Die Zigeuner-Lieder von Brahms bilden keine durchgehende Handlung wie etwa ein Opernlibretto oder ein erzählender Zyklus (z. B. Schuberts Winterreise). Stattdessen sind es eigenständige Miniaturen, die jeweils ein typisches Gefühl oder eine Szene aus der Welt der ungarischen Volksliedtradition darstellen.
Was verbindet die Lieder trotzdem?
- Thematische Einheit: Alle drehen sich um Liebe, Leidenschaft, Treue, Untreue, Sehnsucht und Tanz.
- Ungarisches Kolorit: Rhythmik, Tonfall und Bilder (Csárdás, Zimbal, Rimaflut, Ketschkemet) schaffen eine gemeinsame Atmosphäre.
- Emotionaler Bogen: Obwohl keine lineare Geschichte erzählt wird, kann man eine Art Spannungsbogen erkennen:
- Lied 1–2: Schmerz über Untreue und Verlust.
- Lied 3–4: Innige Liebe, aber auch Reue und Treue.
- Lied 5–6: Lebensfreude, Tanz, Werbung.
- Lied 7–8: Treueversprechen und Abschiedsschmerz.
- Lied 9–11: Sehnsucht, Liebesglück, schwärmerische Hingabe.
Die Lieder sind somit nicht narrativ verbunden, sondern eher wie ein Kranz von Liebesliedern – jede Nummer ein eigenständiges Bild, aber zusammen entsteht ein Panorama von Liebesfreude und Liebesleid im ungarischen Volksliedstil.

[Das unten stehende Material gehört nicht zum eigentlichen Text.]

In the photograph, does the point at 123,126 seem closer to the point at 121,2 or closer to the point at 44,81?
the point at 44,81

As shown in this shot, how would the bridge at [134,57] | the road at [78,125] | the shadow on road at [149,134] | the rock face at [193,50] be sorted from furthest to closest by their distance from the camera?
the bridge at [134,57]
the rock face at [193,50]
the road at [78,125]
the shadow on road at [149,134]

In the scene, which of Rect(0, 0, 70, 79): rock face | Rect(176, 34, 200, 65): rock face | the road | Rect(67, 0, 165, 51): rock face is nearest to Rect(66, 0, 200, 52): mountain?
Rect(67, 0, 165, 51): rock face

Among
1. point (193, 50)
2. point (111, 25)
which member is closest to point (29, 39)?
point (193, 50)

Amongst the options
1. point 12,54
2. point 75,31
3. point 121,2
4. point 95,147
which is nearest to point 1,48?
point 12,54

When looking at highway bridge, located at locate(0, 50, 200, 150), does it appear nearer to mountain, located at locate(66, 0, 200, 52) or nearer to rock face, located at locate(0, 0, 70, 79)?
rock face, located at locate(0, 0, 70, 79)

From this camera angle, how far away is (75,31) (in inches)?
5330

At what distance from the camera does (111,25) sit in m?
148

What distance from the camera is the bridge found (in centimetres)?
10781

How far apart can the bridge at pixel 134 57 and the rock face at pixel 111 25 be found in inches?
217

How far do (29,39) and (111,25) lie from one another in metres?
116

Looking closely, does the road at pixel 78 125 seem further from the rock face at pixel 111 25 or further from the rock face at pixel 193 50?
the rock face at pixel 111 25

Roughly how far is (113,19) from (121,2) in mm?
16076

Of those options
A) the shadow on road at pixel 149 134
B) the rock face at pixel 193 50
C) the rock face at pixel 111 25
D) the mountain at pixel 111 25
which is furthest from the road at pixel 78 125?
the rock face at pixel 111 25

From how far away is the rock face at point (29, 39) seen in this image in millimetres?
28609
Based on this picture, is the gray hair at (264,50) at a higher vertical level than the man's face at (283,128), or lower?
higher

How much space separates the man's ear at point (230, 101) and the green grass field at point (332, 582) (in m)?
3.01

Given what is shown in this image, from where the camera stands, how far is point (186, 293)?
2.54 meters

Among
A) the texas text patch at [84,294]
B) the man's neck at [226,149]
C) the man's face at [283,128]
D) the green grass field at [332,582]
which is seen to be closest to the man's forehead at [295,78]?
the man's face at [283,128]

Der emotionale Spannungsbogen wird von Brahms mit folgenden musikalischen Mitteln verstärkt:
Untreue und Klage (Lied 1–2)
- Rhythmik: Schleppende, klagende Rhythmen, oft punktiert oder mit gedehnten Notenwerten.

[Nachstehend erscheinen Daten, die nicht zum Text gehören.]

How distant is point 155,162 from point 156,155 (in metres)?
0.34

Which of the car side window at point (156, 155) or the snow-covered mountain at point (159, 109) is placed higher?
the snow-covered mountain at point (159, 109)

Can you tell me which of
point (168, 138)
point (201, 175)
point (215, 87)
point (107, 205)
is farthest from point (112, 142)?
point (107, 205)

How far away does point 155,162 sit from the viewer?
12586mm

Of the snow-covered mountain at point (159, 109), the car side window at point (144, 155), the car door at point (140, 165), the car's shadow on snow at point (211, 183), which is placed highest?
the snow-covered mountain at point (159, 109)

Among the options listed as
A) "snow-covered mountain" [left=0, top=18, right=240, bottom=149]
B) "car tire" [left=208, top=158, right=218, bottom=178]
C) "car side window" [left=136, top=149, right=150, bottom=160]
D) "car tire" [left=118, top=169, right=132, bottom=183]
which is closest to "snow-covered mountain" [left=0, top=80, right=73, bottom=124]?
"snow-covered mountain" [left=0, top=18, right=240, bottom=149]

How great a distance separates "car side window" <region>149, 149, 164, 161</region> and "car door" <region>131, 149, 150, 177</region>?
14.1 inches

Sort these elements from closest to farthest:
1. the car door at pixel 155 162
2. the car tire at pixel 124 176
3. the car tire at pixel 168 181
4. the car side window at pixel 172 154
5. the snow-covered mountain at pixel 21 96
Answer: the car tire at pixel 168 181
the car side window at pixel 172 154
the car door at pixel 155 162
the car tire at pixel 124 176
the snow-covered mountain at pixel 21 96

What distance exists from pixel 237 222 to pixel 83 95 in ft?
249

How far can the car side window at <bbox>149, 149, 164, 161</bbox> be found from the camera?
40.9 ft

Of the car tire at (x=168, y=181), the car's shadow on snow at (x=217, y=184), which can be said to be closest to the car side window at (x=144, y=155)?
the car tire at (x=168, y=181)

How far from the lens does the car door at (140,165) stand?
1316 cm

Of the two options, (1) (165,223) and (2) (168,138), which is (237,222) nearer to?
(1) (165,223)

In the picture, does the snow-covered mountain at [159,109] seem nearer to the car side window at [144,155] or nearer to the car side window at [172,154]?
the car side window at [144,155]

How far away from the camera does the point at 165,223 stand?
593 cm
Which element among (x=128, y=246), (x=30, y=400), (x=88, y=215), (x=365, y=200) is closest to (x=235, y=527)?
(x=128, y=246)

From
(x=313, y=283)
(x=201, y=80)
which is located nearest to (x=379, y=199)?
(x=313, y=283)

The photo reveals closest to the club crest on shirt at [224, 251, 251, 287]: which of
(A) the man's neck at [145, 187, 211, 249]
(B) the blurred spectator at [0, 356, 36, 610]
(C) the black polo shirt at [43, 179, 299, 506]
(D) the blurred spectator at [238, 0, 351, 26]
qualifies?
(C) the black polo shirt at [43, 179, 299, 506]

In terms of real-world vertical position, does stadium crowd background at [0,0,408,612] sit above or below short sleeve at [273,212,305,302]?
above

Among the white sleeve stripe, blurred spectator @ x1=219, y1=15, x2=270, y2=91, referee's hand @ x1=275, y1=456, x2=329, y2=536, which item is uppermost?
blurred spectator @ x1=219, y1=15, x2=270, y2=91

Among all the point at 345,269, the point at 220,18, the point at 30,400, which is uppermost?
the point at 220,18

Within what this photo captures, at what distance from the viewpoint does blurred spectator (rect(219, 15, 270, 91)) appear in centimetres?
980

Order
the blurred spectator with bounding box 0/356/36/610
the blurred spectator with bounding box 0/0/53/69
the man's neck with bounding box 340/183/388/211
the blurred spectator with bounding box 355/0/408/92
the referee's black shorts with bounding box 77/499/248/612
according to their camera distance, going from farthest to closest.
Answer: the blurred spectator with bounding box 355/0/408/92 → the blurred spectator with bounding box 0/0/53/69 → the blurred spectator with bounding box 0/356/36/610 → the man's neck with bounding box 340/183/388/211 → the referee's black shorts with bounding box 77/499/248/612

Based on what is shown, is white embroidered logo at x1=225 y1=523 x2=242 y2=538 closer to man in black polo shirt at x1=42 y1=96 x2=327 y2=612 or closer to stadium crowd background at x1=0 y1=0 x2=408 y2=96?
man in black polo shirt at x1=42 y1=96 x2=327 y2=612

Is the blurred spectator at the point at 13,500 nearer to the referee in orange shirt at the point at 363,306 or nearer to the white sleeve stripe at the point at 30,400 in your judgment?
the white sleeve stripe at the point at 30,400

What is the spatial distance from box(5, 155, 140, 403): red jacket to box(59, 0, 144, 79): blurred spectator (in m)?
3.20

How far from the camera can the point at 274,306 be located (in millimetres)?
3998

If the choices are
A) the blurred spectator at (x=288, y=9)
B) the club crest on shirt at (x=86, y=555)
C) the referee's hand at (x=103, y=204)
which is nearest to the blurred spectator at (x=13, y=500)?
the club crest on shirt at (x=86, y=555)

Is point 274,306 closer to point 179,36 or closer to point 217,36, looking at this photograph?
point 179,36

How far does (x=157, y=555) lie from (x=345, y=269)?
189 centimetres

- Tonarten: Molltonarten dominieren, was die düstere Stimmung verstärkt.
- Dynamik: Leise, klagende Passagen mit plötzlichen Ausbrüchen – musikalisches Weinen.
- Wirkung: Ausdruck von Schmerz und innerer Zerrissenheit.
Innige Liebe und Treue (Lied 3–4)
- Rhythmik: Leicht tänzerisch, fast liedhaft, mit regelmäßigen Phrasen.
- Tonarten: Wechsel zu Dur, was Wärme und Geborgenheit vermittelt.
- Dynamik: Sanft, innig, oft piano bis mezzoforte.
- Wirkung: Gefühl von Zärtlichkeit und Treue, fast volksliedhafte Schlichtheit.
Lebensfreude und Tanz (Lied 5–6)
- Rhythmik: Typische Csárdás-Rhythmen – schnelle Wechsel zwischen langsamen und raschen Abschnitten, synkopierte Akzente.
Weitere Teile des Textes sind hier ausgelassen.